Discussion Questions:

  1. How is peacemaking costly? What does it require from us?
  2. What causes you to lose your personal sense of peace? What do you do to restore your peace?
  3. Be at peace with those around you. Do you need to make things right with someone today? Is there anyone you need to forgive? Do you need to ask for forgiveness from someone?
  4. What do we do when other individuals do not reciprocate our efforts at peacemaking?
  5. Why do you think it is more important to be reconciled than to find a resolution?
  6. Conflict happens. When it does do you want to be right, or do you want to stay in the relationship? What do you find the most difficult about this question? When your pride rises up, how do you keep it from causing conflict?
  7. What practical things can we do to encourage peace?
  8. Have you ever experienced a conflict that required you to actively build peace?

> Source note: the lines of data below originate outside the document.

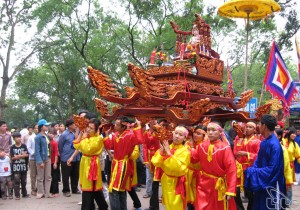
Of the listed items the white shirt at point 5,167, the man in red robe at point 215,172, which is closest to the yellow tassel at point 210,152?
the man in red robe at point 215,172

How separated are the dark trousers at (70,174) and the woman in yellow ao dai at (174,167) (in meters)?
4.44

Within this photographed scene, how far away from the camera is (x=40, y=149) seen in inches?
345

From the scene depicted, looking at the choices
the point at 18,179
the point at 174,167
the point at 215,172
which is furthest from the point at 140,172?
the point at 215,172

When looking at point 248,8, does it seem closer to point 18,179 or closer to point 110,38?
point 18,179

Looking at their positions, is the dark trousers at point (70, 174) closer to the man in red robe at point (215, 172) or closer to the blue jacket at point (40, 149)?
the blue jacket at point (40, 149)

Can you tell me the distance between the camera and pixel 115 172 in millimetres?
6301

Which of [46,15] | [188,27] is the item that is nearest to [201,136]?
[188,27]

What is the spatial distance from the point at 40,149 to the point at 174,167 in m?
4.61

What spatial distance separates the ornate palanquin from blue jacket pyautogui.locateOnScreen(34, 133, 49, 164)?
279 centimetres

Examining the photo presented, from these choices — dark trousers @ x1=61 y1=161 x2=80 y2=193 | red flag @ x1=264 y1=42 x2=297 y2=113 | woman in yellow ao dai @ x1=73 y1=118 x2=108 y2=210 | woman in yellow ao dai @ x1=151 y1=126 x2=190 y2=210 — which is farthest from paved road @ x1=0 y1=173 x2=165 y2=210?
red flag @ x1=264 y1=42 x2=297 y2=113

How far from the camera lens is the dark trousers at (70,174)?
363 inches

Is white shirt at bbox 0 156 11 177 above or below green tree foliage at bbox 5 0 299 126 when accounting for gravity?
below

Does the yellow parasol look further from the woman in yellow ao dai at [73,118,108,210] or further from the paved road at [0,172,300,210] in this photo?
the paved road at [0,172,300,210]

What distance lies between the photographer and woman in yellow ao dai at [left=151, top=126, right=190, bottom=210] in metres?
5.10
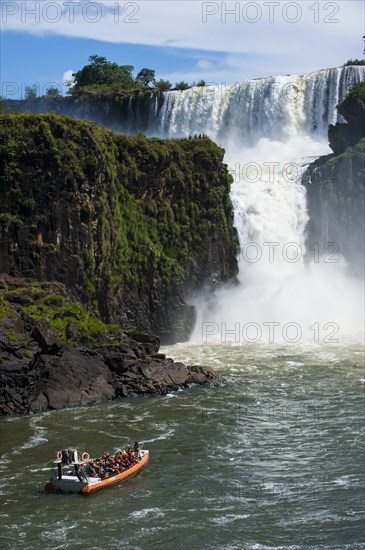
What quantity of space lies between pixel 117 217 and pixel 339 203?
20439 mm

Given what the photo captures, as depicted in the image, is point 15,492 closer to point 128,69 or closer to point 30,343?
point 30,343

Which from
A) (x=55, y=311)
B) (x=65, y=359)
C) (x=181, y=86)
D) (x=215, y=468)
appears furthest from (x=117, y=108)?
(x=215, y=468)

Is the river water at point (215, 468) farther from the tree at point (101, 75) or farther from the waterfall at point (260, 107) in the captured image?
the tree at point (101, 75)

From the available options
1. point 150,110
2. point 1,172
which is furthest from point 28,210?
point 150,110

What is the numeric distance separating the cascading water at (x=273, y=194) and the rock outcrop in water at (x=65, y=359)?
10901mm

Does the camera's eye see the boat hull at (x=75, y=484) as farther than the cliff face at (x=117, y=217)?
No

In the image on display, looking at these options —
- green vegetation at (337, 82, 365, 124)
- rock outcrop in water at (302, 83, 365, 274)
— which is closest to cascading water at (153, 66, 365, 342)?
rock outcrop in water at (302, 83, 365, 274)

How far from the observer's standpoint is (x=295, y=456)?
30.7 meters

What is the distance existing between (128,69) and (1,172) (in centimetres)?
5427

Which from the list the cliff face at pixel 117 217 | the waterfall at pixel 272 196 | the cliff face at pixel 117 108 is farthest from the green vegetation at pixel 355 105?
the cliff face at pixel 117 108

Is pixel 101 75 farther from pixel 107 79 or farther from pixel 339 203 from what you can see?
pixel 339 203

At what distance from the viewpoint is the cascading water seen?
177 feet

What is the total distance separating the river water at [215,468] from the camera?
2509 cm

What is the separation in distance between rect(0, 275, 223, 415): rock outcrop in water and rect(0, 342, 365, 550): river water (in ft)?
2.65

What did you do?
  9. How can the church build peace?
  10. What part of the message resonated with you? What would you do differently this week as a result of this week’s sermon?

Take one thing home with you:

The peacemakers are called children of God simply because they have been given new hearts through Jesus and are reflecting the peace of God as they are made more and more like Him. Their eternal reward for following Jesus and emulating the peace of Christ is to be welcomed into the family of God. D.A. Carson said this. “The peacemakers are called children of God or sons of God, because of their eternal reward in following Jesus.” The verse is saying that those who inherit the kingdom of God, through faith and trust in Jesus Christ, will receive the eternal reward of being a child of God. Their reward is what makes them blessed or happy, and their peacemaking simply reveals and proves their trust and faith in Jesus…..What it is saying is that God is the supreme peacemaker and, insofar as we are making peace, we show ourselves to belong to God’s family. It is not talking about ontology. It is not talking about how you become a Christian. It is that if you act like God you are god-ish. And one of the ways of saying that is that you are a son of God.”